Image and question records:
◇ ◇ ◇ ◇ ◇

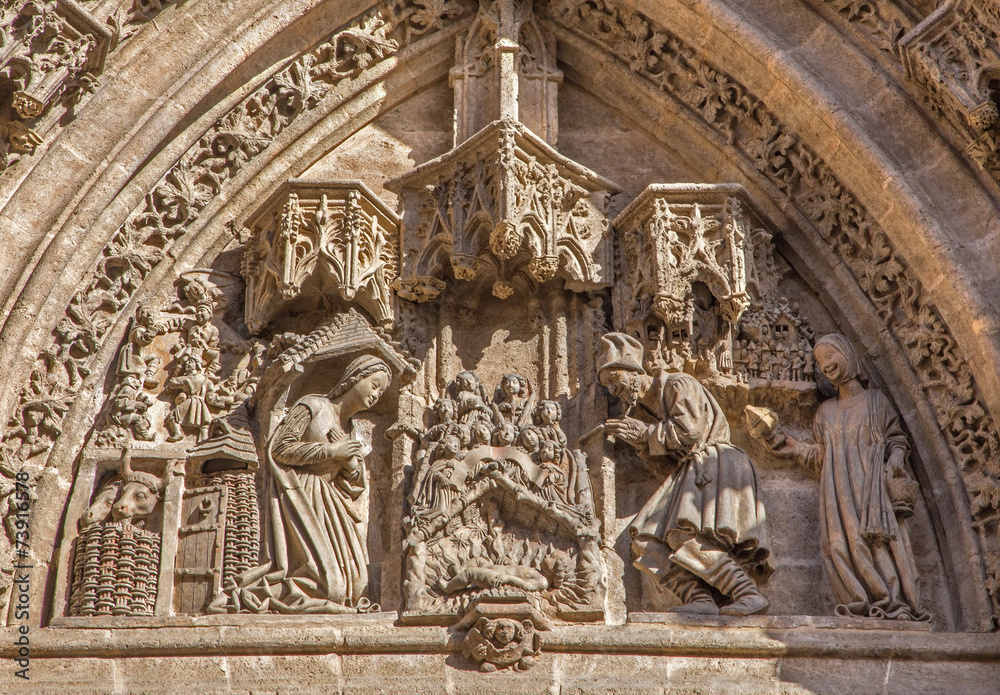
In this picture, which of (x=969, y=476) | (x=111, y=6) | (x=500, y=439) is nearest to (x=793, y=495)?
(x=969, y=476)

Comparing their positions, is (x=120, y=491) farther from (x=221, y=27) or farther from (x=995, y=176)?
(x=995, y=176)

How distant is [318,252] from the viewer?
915 cm

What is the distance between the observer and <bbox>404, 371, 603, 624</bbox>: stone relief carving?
834cm

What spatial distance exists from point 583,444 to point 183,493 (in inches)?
81.2

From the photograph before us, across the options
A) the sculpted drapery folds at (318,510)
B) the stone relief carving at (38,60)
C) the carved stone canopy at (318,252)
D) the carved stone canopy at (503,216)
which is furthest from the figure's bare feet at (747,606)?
the stone relief carving at (38,60)

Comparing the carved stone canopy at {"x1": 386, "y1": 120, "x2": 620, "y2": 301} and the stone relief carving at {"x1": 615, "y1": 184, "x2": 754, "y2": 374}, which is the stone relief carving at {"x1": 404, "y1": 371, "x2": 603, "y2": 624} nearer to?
the carved stone canopy at {"x1": 386, "y1": 120, "x2": 620, "y2": 301}

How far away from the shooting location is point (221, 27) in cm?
945

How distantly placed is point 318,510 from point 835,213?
321 cm

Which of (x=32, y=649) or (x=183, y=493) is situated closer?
(x=32, y=649)

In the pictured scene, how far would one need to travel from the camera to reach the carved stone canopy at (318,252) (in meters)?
9.12

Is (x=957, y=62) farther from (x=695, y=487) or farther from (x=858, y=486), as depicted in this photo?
(x=695, y=487)

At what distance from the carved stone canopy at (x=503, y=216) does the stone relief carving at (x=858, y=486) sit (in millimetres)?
1302

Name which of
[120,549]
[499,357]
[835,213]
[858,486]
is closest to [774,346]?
[835,213]

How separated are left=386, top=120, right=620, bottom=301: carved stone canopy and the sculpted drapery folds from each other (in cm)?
75
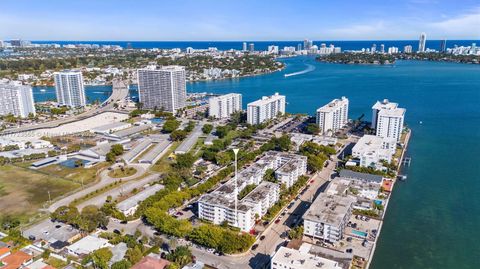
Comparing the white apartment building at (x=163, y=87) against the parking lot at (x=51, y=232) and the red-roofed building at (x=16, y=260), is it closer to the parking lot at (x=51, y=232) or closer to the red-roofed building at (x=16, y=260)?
the parking lot at (x=51, y=232)

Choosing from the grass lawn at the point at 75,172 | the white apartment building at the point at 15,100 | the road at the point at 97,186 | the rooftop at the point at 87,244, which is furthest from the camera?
the white apartment building at the point at 15,100

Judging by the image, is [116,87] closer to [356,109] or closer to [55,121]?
[55,121]

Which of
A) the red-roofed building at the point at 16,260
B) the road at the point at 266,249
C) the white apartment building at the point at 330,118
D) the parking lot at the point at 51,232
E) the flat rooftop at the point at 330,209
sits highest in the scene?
the white apartment building at the point at 330,118

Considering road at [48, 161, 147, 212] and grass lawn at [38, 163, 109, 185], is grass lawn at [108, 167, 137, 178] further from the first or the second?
grass lawn at [38, 163, 109, 185]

◇ ◇ ◇ ◇ ◇

Set task: Repeat exactly, and only, the lines from the line containing "Choosing from the" through the last line of the records above, both included.

Reply:
Choosing from the grass lawn at the point at 75,172 | the white apartment building at the point at 15,100 | the road at the point at 97,186 | the rooftop at the point at 87,244, which is furthest from the camera?
the white apartment building at the point at 15,100

Judging by the image, is [116,87] closer to [356,109] or closer to [55,121]?
[55,121]

Which of
A) the red-roofed building at the point at 16,260
B) the road at the point at 266,249
C) the white apartment building at the point at 330,118
D) the parking lot at the point at 51,232
E) the flat rooftop at the point at 330,209
sits highest in the scene?
the white apartment building at the point at 330,118

Considering road at [48, 161, 147, 212] and grass lawn at [38, 163, 109, 185], is grass lawn at [108, 167, 137, 178] further from the first or the second?
grass lawn at [38, 163, 109, 185]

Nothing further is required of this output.